Let an LLM emit a FactPredicate as JSON, structurally + semantically validated against your schema before it ever reaches the runtime. No string concatenation. No eval. No prompt-injected $where.


The pipeline

import { createOpenAIRunner } from "@directive-run/ai/openai";
import { predicateFromIntent } from "@directive-run/ai";

const runner = createOpenAIRunner({ apiKey, model: "gpt-4o-mini" });

const predicate = await predicateFromIntent({
  intent: "unblock checkout when the cart total is at least 50",
  schema: checkoutModule.schema,
  runner,
});
// → { cartTotal: { $gte: 50 } }

Five layers of validation per call:

  1. Output-size cap (default 64 KiB) – rejects the 10 MB-payload DoS before JSON.parse.
  2. JSON.parse – wrapped in extractJsonFromOutput so surrounding prose is tolerated.
  3. validatePredicate – closed operator set ($eq, $gte, $any, …), depth limit, prototype-safe, JSON-safe operands.
  4. Operator-count cap (default 256) – kills { $any: [{x:1}, …100k] }.
  5. validatePredicateAgainstSchema – cross-checks operator-on-kind: $gte on a boolean fact, unknown fact path, etc.

On any failure: the structured error feeds back to the LLM in the next attempt's prompt, including the original intent, the schema kinds, and the operator allowlist for the offending fact. Default 3 retries.

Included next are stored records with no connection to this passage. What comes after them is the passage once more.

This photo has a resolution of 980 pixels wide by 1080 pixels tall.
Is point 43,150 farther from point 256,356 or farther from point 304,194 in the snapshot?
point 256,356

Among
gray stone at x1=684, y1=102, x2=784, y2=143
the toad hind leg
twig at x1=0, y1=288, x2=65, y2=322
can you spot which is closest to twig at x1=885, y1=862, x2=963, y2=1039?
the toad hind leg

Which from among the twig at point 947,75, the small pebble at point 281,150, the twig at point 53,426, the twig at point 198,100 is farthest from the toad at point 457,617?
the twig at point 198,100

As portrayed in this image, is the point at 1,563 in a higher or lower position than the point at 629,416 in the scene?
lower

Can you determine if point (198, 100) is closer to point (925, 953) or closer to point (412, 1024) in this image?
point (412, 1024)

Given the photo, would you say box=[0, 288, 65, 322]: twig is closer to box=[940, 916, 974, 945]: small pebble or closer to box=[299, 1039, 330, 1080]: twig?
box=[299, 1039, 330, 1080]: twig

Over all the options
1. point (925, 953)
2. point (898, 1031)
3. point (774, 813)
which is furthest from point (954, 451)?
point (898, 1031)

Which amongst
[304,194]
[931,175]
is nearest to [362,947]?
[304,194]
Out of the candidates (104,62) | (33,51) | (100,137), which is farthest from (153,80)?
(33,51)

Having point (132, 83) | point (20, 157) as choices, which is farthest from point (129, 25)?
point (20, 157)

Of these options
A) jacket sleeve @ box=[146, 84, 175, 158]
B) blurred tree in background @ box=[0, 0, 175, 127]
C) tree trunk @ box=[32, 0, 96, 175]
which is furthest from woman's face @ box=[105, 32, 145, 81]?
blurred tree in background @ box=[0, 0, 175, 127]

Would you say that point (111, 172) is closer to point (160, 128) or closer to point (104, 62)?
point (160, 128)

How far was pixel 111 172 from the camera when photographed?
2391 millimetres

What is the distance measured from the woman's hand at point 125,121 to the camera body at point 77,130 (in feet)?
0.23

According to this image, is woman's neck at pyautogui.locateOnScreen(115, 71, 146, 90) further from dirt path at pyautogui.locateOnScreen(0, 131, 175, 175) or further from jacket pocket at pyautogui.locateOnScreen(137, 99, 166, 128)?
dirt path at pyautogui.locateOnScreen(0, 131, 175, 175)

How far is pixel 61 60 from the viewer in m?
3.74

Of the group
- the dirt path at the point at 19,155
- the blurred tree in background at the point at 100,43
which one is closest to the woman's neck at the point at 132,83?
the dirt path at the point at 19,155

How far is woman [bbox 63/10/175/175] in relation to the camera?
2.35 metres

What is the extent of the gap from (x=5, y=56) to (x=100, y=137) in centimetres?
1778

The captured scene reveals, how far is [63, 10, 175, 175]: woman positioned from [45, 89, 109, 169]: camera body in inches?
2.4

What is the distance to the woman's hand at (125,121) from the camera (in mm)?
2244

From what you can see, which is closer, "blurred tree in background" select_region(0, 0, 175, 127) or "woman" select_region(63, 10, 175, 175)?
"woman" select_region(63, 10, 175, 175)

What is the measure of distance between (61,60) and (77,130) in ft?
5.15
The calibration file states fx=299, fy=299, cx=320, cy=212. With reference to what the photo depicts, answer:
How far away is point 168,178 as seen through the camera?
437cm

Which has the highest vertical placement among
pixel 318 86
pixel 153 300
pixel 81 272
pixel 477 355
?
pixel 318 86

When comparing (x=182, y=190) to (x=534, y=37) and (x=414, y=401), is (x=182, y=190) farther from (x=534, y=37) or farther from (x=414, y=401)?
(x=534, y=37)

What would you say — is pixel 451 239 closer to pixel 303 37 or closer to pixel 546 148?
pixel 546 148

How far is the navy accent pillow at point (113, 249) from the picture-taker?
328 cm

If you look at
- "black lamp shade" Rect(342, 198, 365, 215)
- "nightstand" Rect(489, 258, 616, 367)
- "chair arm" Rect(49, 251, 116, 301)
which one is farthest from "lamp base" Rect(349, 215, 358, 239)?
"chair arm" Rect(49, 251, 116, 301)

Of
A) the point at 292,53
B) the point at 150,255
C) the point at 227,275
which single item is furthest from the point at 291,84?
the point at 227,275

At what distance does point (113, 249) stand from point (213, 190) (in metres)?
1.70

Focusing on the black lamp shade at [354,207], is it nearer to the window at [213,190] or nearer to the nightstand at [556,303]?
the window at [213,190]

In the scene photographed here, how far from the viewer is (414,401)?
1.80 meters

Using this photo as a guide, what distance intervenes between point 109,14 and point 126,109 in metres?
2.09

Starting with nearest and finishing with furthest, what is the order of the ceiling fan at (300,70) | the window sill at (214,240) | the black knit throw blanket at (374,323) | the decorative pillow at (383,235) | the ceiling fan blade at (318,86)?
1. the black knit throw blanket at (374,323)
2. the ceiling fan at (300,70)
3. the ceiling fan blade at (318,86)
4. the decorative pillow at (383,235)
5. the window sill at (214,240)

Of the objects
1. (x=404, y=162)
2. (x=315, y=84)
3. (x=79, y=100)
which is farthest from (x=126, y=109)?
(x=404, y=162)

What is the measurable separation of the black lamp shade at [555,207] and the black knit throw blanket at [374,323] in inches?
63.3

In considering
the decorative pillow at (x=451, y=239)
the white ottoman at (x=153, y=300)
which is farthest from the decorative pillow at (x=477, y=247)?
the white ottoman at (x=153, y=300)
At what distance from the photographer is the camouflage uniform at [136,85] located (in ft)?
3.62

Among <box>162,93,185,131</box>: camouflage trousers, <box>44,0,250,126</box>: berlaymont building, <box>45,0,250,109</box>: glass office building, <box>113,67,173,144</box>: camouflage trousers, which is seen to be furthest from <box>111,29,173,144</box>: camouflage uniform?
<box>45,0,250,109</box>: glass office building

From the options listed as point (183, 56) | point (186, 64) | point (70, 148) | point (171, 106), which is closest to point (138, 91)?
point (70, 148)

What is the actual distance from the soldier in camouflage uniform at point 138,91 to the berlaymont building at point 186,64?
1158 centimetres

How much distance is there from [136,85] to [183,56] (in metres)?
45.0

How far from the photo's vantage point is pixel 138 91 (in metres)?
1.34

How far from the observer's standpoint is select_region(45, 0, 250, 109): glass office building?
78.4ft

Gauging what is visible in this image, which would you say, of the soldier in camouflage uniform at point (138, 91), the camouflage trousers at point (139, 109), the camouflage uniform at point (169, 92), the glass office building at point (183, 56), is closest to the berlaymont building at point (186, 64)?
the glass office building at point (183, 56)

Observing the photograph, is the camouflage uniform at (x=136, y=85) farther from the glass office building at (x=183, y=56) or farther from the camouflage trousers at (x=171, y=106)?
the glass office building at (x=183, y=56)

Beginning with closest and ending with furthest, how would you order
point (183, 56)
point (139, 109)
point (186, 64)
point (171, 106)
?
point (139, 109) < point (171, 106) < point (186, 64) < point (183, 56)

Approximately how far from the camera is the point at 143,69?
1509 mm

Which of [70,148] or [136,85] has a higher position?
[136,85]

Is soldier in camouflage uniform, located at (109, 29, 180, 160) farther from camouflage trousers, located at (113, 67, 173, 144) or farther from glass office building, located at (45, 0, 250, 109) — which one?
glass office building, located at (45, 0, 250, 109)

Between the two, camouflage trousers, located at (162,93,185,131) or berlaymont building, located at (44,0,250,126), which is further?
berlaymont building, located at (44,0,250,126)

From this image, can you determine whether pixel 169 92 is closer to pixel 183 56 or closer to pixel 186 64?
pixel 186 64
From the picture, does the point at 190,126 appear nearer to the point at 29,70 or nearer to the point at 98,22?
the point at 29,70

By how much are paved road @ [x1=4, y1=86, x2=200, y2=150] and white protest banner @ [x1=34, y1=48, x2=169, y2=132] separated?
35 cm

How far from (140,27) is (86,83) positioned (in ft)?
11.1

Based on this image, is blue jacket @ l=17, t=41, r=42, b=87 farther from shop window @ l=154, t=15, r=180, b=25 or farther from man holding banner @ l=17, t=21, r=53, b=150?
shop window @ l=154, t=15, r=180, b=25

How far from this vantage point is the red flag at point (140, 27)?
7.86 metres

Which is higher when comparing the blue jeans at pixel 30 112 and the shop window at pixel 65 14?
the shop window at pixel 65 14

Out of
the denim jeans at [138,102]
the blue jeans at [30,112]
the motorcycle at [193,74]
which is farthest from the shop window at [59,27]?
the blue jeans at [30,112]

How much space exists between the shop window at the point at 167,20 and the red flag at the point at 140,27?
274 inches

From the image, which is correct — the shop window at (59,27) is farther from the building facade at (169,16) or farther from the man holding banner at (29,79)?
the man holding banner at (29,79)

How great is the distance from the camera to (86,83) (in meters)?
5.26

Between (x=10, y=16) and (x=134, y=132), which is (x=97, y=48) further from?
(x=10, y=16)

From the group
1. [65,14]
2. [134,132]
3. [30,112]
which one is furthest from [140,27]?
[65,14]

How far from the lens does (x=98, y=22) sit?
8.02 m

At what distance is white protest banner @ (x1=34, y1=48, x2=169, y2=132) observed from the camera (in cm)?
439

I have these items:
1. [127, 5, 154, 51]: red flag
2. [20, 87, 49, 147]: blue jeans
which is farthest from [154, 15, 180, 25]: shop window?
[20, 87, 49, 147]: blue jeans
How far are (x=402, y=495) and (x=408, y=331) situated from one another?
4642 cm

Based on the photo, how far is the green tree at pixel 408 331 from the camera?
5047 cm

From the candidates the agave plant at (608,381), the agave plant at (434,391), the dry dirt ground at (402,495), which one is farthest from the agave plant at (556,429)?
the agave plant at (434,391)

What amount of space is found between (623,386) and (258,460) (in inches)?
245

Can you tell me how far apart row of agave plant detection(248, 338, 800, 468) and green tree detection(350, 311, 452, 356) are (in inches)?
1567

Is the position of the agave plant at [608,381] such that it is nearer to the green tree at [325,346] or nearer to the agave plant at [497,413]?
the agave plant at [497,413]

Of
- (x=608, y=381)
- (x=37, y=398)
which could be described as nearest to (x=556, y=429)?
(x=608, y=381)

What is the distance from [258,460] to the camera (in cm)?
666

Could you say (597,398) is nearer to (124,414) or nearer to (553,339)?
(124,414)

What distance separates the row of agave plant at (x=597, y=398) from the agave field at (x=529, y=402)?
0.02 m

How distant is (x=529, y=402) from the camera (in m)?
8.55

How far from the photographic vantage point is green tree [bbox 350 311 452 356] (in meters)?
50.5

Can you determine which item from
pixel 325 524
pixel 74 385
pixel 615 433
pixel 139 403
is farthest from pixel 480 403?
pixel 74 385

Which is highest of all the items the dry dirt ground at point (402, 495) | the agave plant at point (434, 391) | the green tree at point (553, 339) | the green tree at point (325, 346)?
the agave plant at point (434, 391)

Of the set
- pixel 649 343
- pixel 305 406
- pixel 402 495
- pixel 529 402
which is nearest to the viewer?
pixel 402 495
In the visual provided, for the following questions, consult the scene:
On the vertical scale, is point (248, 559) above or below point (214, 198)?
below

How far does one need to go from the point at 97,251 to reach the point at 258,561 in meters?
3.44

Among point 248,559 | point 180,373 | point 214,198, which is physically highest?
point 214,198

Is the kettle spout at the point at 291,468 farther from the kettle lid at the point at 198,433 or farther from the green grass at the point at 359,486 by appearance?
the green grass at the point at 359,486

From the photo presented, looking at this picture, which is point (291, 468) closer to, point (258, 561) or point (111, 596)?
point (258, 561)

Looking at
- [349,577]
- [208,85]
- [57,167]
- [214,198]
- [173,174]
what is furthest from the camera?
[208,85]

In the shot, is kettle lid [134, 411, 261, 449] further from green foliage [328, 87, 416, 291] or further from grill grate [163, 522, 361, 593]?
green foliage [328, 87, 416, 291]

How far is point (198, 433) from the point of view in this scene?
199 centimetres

On retry exhaustion: throws PredicateFromIntentError with .attempts, .errors, .lastRawOutput. Never returns a partial / unvalidated predicate. Use predicateFromIntentRaw if you want diagnostics without the throw.


Tool-spec preset for function-calling APIs

OpenAI and Anthropic use different tool-spec shapes – pick the matching helper.

OpenAI (Chat Completions / Responses):

import { predicateToolSpecOpenAI } from "@directive-run/ai";

const tool = predicateToolSpecOpenAI(checkoutModule.schema, {
  name: "set_checkout_rule",
});

await openai.chat.completions.create({
  model: "gpt-4o-mini",
  tools: [tool], // → { type: "function", function: { name, description, parameters } }
  messages: [...],
});

Anthropic (Messages API):

import { predicateToolSpecAnthropic } from "@directive-run/ai";

const tool = predicateToolSpecAnthropic(checkoutModule.schema, {
  name: "set_checkout_rule",
});

await anthropic.messages.create({
  model: "claude-3-5-sonnet-latest",
  tools: [tool], // → { name, description, input_schema }
  messages: [...],
});

predicateToolSpec (no suffix) is deprecated. It returns the Anthropic shape for back-compat with v1.12.x callers. Prefer the explicit helper that matches your provider.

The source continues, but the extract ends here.